Work item: Reproduce all the records word for word. Omit images.

[[ Dataset excerpts open ]]

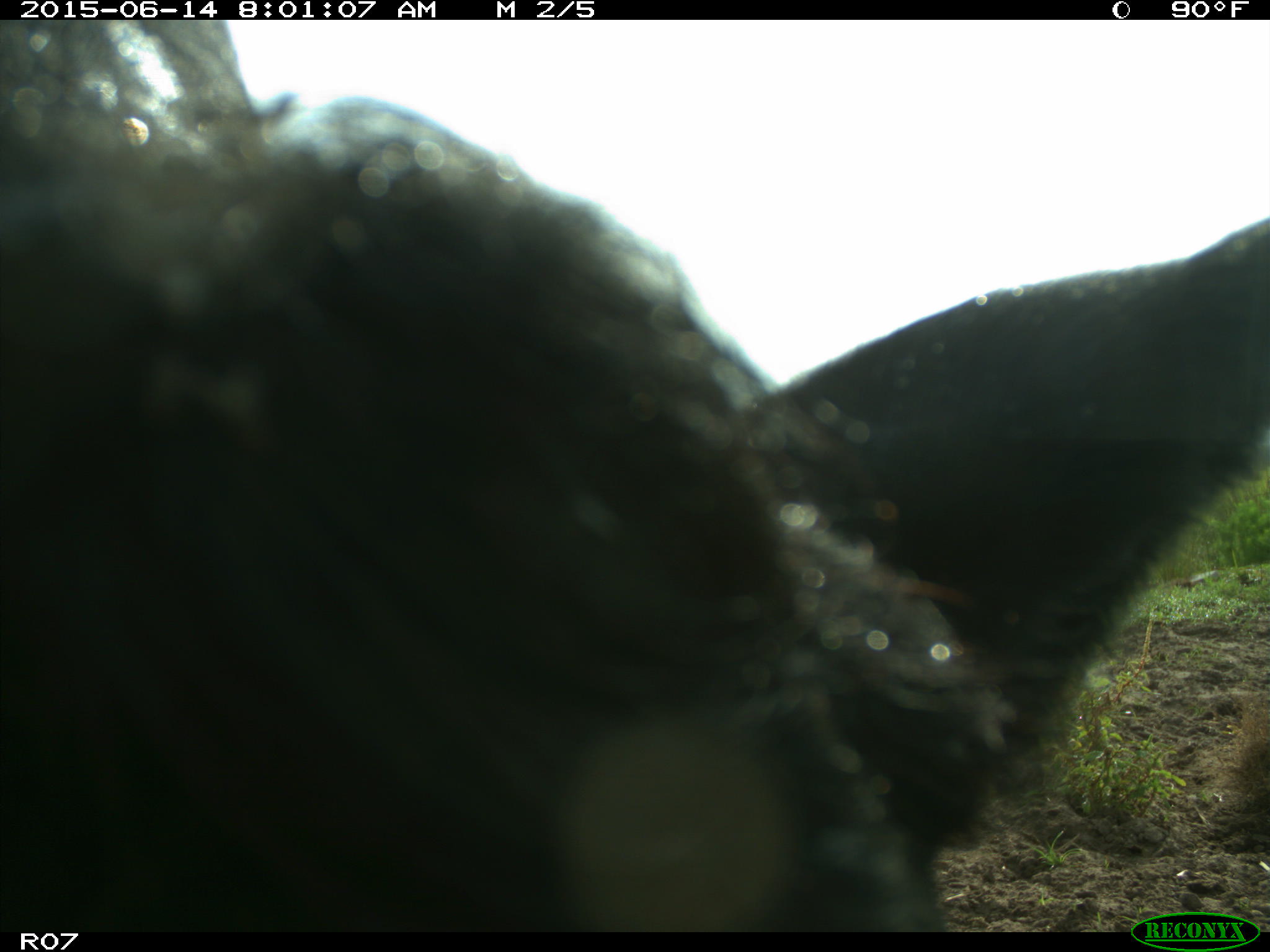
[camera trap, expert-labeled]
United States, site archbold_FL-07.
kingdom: Animalia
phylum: Chordata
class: Mammalia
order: Artiodactyla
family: Bovidae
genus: Bos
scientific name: Bos taurus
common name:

[[ Dataset excerpts closed ]]

Reply:
[camera trap, expert-labeled]
United States, site archbold_FL-07.
kingdom: Animalia
phylum: Chordata
class: Mammalia
order: Artiodactyla
family: Bovidae
genus: Bos
scientific name: Bos taurus
common name:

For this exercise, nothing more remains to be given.